ATI LPN
ATI Mental Health Practice B
1. When developing a care plan for a patient with generalized anxiety disorder (GAD), which short-term goal is most appropriate?
- A. The patient will experience no episodes of anxiety within the next week.
- B. The patient will learn and practice relaxation techniques.
- C. The patient will avoid all anxiety-provoking situations.
- D. The patient will be medication-free within a month.
Correct answer: B
Rationale: Option B, 'The patient will learn and practice relaxation techniques,' is the most appropriate short-term goal for managing generalized anxiety disorder. Teaching relaxation techniques can help the patient develop coping mechanisms and reduce anxiety levels in the immediate future, making it a realistic and beneficial goal. Options A and C are not feasible in the short term as complete elimination of anxiety episodes or avoidance of all anxiety-provoking situations may not be achievable or practical within a week. Option D is not a suitable short-term goal as it overlooks the potential need for medication in managing generalized anxiety disorder.

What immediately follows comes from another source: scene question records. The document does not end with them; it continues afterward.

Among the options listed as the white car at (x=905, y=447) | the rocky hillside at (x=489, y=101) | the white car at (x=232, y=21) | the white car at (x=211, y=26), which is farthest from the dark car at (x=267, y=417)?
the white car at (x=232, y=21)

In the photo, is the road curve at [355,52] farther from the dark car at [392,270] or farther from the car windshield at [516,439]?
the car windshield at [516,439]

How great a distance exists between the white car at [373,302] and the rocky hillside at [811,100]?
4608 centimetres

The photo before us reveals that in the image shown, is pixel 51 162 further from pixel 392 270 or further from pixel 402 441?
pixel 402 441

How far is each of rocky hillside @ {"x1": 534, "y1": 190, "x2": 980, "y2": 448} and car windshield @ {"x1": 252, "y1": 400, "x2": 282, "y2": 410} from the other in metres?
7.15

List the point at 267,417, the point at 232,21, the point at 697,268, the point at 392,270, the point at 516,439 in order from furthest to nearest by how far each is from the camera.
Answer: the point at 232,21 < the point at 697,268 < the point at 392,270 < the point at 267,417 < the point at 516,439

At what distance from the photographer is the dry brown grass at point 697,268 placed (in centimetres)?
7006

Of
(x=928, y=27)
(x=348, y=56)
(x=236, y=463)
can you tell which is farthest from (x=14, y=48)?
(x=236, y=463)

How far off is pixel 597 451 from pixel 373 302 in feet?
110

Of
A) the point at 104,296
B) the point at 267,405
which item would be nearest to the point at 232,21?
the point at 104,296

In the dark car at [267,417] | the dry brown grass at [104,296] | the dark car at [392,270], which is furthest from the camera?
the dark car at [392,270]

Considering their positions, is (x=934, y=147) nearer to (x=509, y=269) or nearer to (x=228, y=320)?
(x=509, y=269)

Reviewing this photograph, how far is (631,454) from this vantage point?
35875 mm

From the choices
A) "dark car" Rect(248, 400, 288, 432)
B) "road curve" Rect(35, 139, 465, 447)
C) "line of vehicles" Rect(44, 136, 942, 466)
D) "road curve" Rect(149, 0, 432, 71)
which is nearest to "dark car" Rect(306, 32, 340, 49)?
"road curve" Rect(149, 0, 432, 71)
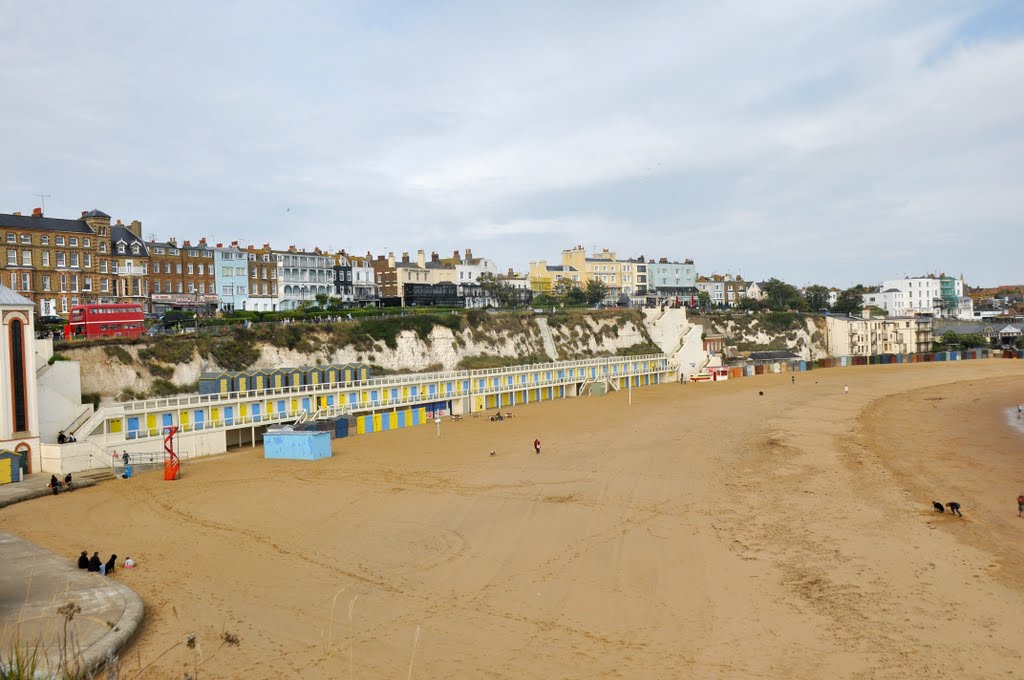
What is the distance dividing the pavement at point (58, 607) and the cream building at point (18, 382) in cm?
1115

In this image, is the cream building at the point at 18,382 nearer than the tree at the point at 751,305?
Yes

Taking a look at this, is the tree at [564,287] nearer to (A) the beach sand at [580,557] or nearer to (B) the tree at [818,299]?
(B) the tree at [818,299]

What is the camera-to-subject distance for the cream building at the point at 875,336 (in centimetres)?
9388

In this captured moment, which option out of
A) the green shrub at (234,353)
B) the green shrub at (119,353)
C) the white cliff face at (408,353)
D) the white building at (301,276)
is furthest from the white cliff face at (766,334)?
the green shrub at (119,353)

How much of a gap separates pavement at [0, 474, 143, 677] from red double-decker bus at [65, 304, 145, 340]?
26.3 m

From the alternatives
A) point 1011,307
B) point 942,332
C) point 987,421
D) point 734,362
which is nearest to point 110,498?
point 987,421

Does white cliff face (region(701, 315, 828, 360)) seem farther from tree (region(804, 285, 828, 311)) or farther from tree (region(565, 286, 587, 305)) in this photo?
tree (region(804, 285, 828, 311))

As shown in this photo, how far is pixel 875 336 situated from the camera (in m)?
95.0

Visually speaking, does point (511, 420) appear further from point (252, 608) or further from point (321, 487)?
point (252, 608)

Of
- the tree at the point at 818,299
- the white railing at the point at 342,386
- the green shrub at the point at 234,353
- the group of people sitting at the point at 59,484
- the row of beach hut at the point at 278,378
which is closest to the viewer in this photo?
the group of people sitting at the point at 59,484

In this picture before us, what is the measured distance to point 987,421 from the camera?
4334cm

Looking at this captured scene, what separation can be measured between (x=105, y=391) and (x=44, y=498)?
14278 millimetres

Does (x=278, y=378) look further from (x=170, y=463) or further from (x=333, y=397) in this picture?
(x=170, y=463)

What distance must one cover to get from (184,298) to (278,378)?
3349cm
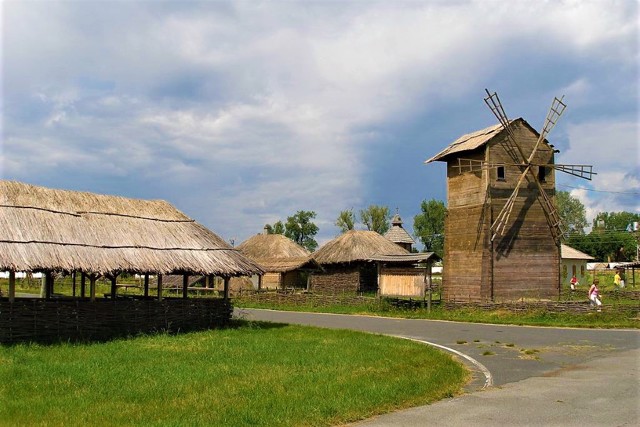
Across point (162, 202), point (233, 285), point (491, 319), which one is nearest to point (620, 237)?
point (233, 285)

2. What intervention should the nurse implement when caring for a patient demonstrating manic behavior?
- A. Monitor the patient’s vital signs frequently.

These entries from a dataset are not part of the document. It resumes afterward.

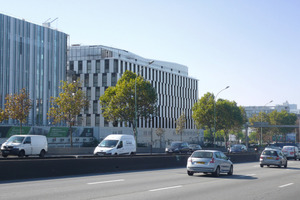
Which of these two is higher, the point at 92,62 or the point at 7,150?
the point at 92,62

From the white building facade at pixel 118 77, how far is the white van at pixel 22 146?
157 ft

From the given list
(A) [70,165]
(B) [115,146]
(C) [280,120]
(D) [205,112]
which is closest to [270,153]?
(B) [115,146]

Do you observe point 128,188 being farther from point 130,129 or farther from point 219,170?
point 130,129

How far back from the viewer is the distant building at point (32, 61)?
84.3 meters

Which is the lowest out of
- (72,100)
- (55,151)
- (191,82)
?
(55,151)

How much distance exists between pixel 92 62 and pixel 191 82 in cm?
4050

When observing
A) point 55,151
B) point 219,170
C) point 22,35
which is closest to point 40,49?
point 22,35

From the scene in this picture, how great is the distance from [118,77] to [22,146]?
219ft

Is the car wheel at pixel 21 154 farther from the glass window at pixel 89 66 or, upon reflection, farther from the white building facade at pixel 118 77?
the glass window at pixel 89 66

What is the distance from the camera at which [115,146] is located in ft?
121

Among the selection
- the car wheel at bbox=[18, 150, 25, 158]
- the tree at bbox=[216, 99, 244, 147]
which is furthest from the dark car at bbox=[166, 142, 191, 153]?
the tree at bbox=[216, 99, 244, 147]

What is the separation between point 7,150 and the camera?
32.6 meters

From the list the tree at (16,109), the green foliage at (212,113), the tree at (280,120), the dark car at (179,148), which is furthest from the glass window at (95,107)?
the tree at (280,120)

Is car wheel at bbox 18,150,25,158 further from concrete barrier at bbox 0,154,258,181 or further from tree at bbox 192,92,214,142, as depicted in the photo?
tree at bbox 192,92,214,142
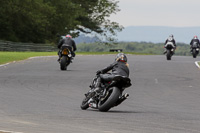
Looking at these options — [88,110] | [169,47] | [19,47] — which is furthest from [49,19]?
[88,110]

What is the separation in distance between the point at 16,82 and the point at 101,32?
68371 millimetres

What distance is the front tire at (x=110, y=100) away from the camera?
518 inches

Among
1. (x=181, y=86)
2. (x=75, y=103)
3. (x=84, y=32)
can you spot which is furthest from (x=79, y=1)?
(x=75, y=103)

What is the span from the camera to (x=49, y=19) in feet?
261

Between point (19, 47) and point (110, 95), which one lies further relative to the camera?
point (19, 47)

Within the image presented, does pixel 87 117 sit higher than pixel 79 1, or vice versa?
pixel 79 1

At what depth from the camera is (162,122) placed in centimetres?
1170

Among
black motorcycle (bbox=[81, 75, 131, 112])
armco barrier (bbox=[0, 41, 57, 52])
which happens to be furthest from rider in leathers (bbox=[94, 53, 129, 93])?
armco barrier (bbox=[0, 41, 57, 52])

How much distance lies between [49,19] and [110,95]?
66825 mm

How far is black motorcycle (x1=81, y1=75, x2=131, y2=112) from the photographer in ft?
43.3

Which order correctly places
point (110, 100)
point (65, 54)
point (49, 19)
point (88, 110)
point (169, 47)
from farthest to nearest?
point (49, 19) < point (169, 47) < point (65, 54) < point (88, 110) < point (110, 100)

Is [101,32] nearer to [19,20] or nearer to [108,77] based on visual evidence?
[19,20]

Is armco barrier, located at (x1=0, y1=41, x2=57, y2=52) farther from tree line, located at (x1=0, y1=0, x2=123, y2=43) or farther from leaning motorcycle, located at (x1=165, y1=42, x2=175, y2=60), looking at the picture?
leaning motorcycle, located at (x1=165, y1=42, x2=175, y2=60)

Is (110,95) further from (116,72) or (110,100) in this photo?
(116,72)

- B. Engage the patient in calming activities.
- C. Offer the patient a quiet environment for relaxation.
- D. Reduce environmental stimuli and create a calm atmosphere.
Correct answer: D
Rationale: When caring for a patient demonstrating manic behavior, the nurse should implement the intervention of reducing environmental stimuli and creating a calm atmosphere. This approach is crucial in managing manic behavior as it helps decrease triggers that may worsen the patient's symptoms. Engaging the patient in calming activities (Choice B) may not be effective during a manic episode as the patient may have difficulty focusing. While offering a quiet environment for relaxation (Choice C) is beneficial, it may not be sufficient to address the heightened stimulation experienced during mania. Monitoring the patient’s vital signs frequently (Choice A) is important in general patient care but may not directly address the specific needs of a patient exhibiting manic behavior.

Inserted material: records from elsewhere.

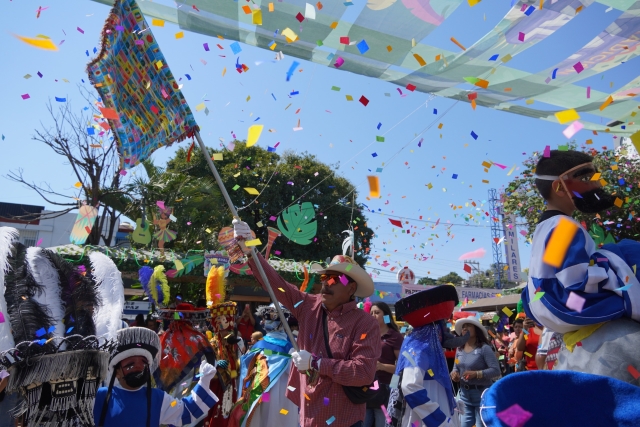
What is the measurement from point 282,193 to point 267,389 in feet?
61.6

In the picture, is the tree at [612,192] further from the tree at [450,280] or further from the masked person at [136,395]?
the tree at [450,280]

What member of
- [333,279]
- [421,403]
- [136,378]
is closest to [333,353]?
[333,279]

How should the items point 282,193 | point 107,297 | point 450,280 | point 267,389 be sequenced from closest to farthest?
point 107,297
point 267,389
point 282,193
point 450,280

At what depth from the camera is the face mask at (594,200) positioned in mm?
2576

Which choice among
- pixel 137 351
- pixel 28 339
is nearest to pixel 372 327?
pixel 137 351

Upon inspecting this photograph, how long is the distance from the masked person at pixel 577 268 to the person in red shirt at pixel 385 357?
3.29 meters

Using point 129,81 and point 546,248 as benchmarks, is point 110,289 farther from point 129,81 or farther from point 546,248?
point 546,248

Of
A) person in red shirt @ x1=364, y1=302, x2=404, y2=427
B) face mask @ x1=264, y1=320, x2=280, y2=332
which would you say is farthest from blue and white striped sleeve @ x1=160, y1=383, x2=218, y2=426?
person in red shirt @ x1=364, y1=302, x2=404, y2=427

3. What is the priority intervention for a patient admitted for an overdose of sedatives and diagnosed with dissociative identity disorder?
- A. Conducting a suicide assessment
- B. Arranging for placement in a group home
- C. Providing a low-stimulation environment
- D. Establishing trust and rapport
Correct answer: A
Rationale: Conducting a suicide assessment is the priority intervention for a patient admitted for an overdose of sedatives and diagnosed with dissociative identity disorder. In this scenario, the immediate concern is to assess the risk of harm to the patient's life. It is crucial to determine if the overdose was intentional and if the patient has suicidal ideation or intent. Arranging for placement in a group home (choice B) may be necessary at a later stage depending on the patient's needs, but it is not the priority in this urgent situation. Providing a low-stimulation environment (choice C) and establishing trust and rapport (choice D) are important aspects of care but addressing the immediate risk of suicide takes precedence in this case.
4. What is the most appropriate nursing diagnosis for a patient with agoraphobia who reports not having left their house in months?
- A. Social isolation
- B. Ineffective coping
- C. Risk for injury
- D. Impaired social interaction
Correct answer: A
Rationale: The nursing diagnosis 'Social isolation' is most appropriate for a patient with agoraphobia who has not left their house in months. Agoraphobia often leads to the avoidance of situations or places perceived as unsafe, resulting in social isolation. This diagnosis reflects the patient's limited social interactions and confinement to the home environment, which can impact their overall well-being and mental health. The other options are not as relevant in this scenario: 'Ineffective coping' does not directly address the social withdrawal aspect, 'Risk for injury' is not the primary concern presented, and 'Impaired social interaction' does not capture the extent of isolation described.
5. A patient with generalized anxiety disorder (GAD) is prescribed sertraline. What is a common side effect the nurse should monitor for?
- A. Dry mouth
- B. Weight gain
- C. Insomnia
- D. Nausea
Correct answer: D
Rationale: Nausea is a common side effect associated with sertraline, a medication commonly used in the treatment of generalized anxiety disorder (GAD). It is essential for the nurse to monitor for nausea as it can impact the patient's adherence to the medication regimen. Educating the patient about this potential side effect and advising ways to manage it can enhance treatment compliance and overall therapeutic outcomes.